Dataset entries
★ ★ ★ ★
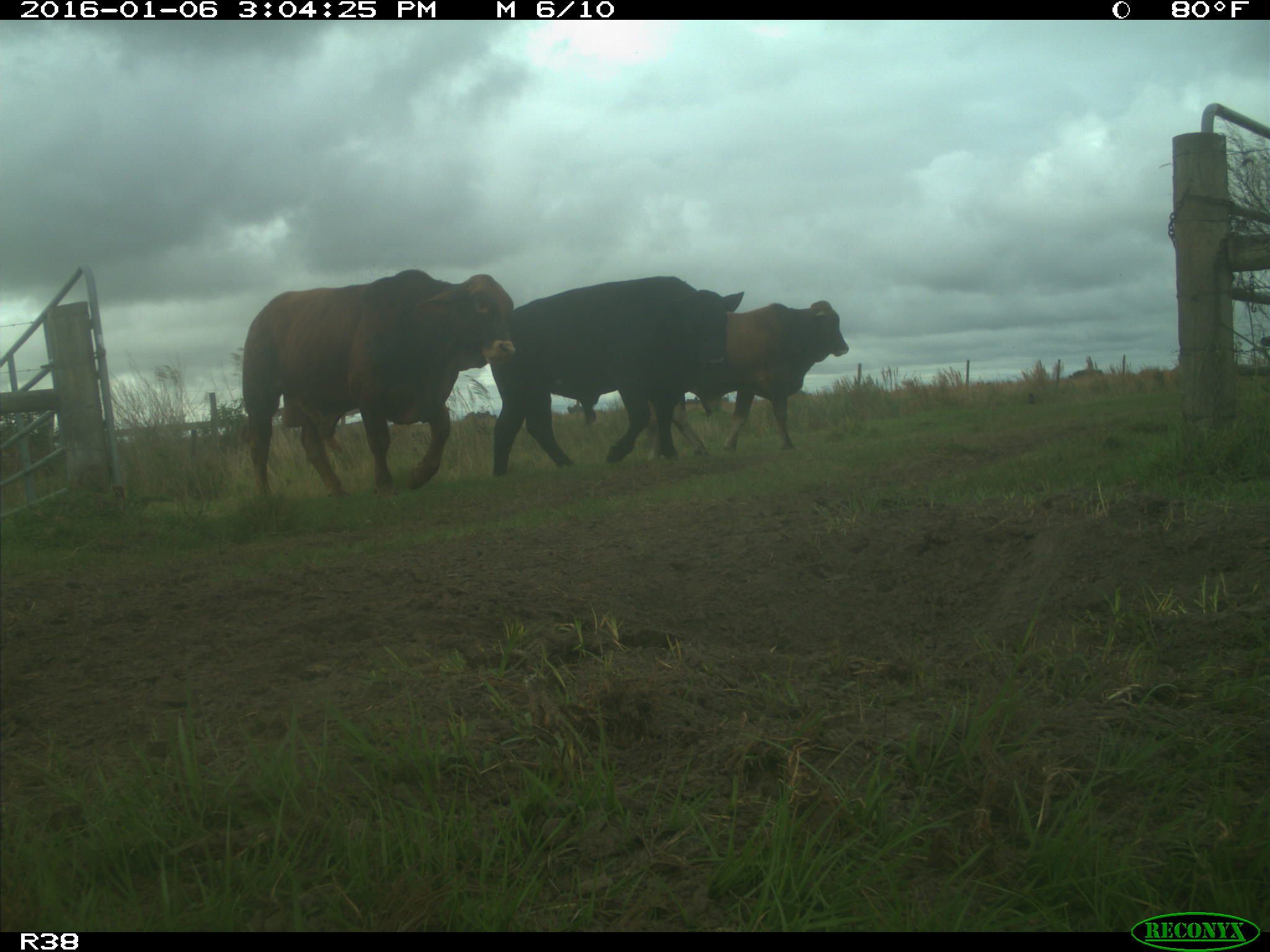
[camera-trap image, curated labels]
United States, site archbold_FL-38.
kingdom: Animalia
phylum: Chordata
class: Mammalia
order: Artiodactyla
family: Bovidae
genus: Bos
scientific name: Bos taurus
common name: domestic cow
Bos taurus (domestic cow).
★ ★ ★ ★
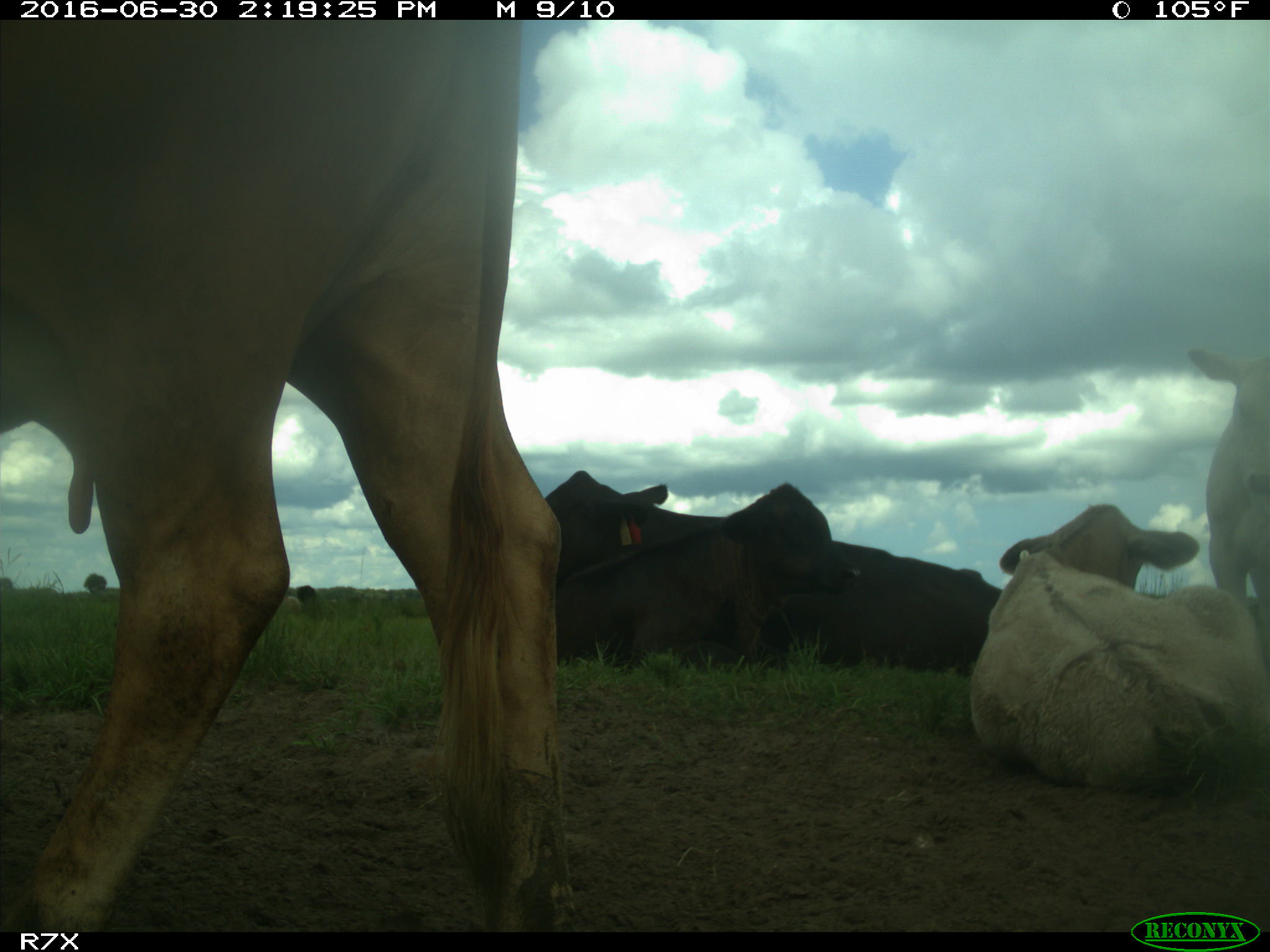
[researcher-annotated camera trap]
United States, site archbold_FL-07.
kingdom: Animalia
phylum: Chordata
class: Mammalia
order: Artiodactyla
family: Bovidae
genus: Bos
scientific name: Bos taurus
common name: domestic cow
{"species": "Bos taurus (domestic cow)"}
★ ★ ★ ★
» **INSTRUCTIONS FOR THE TASK**
Every line above that holds the word "site" needs to be copied.

» **WRITTEN RESPONSE**
United States, site archbold_FL-38.
United States, site archbold_FL-07.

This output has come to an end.